James Salter’s prose style in A Sport and a Pastime (1967) is spare, fluid, and often lyrical. His major influence, probably, is Hemingway. Salter writes mostly in simple sentences, with a phrase here and there, and with few if any clauses. There’s little elaboration of his central thoughts and meanings. He relies to an extent (like Hemingway) on dialogue, but mostly it is the clean, clear, often beautiful prose that carries one through his novel. His ability to create tone, mood, especially in the final pages of this narrative, is impressive.

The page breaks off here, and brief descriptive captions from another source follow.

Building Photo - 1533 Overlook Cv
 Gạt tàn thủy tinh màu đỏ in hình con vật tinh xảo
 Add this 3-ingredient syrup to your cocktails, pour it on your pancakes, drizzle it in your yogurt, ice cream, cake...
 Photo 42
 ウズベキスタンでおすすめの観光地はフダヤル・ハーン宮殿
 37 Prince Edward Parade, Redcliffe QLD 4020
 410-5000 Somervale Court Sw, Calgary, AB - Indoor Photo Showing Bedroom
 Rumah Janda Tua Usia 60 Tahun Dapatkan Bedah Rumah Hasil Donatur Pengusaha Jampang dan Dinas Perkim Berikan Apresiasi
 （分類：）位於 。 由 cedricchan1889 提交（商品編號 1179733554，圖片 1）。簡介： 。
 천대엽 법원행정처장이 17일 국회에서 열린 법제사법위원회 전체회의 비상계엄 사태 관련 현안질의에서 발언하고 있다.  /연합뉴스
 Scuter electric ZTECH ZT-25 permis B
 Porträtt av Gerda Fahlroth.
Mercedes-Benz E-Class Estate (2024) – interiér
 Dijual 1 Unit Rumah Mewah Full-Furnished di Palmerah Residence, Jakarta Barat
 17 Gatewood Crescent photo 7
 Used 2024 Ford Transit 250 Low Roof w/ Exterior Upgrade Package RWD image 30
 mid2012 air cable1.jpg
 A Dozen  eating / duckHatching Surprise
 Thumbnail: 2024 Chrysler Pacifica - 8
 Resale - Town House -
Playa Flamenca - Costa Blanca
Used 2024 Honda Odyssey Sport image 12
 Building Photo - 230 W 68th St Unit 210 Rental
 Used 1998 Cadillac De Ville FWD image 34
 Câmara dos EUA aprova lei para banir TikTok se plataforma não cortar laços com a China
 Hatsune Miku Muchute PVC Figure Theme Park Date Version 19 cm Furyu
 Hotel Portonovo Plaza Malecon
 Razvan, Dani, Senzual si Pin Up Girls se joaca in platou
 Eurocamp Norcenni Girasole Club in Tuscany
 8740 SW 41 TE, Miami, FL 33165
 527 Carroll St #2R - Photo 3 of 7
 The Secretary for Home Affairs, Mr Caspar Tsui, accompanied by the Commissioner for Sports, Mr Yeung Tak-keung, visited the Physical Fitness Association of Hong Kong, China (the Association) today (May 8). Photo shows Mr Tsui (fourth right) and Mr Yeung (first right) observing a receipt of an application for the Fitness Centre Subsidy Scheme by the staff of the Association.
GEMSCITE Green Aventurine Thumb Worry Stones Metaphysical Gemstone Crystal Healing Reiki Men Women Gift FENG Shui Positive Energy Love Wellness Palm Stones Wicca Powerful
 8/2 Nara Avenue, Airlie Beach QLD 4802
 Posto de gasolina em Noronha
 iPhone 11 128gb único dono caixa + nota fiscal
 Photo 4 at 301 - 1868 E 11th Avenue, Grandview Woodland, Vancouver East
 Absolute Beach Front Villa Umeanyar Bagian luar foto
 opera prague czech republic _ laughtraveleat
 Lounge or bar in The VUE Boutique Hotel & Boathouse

Set in the 1960s in France, A Sport and a Pastime describes the friendship of two young men, Dean and the narrator, as they travel and live in Paris and outlying regions of France. It is a novel of imagination, and almost nothing in it may really happen, in a literal sense. The narrator invents events or characters, transposes wishes and desires from his own life into the imagined life of his friend. It’s possible that the narrator is in love with Dean, or that the he works out his jealousy about Dean’s romantic relationships by inventing and writing about them. The narrator vents his own sexual dissatisfaction by imagining in graphic terms his friend’s sexual relationship with a teenage girl. His imagined narratives are a form of wish-fulfillment. For much of the novel, each relatively short chapter ends with or at least involves a candid description of sex between Dean and his lover Anne-Marie. Dean is a Harvard drop-out with no certain source of income other than what he can convince his father or sister to give, and what he can earn from tutoring. It’s amazing how far he can make the money he does have go. (Though we have to remember that much if not all that he does with it is what his friend the narrator imagines for him).
Anne-Marie is a lower middle-class working girl who has had a few other relationships before she meets Dean. Dean is alternately self-conscious about Anne-Marie’s lower-class status, worried about losing her, worried about marrying her, worried about what she’ll do when he leaves. It’s clear that the girl has similar worries, but most of the time we’re not concerned with her except as a willing and avid recipient of whatever kind of sex it is that Dean wishes to have. It’s almost incidental that Anne Marie has a name. She’s just the receptacle of his sexual needs, and of the narrator’s.
This is Salter’s most famous novel, the one that earned him his modest reputation. It seems somehow dated. I’m no sexual puritan, but I sometimes felt during my reading of it not only a voyeur but even an exploiter of Anne Marie.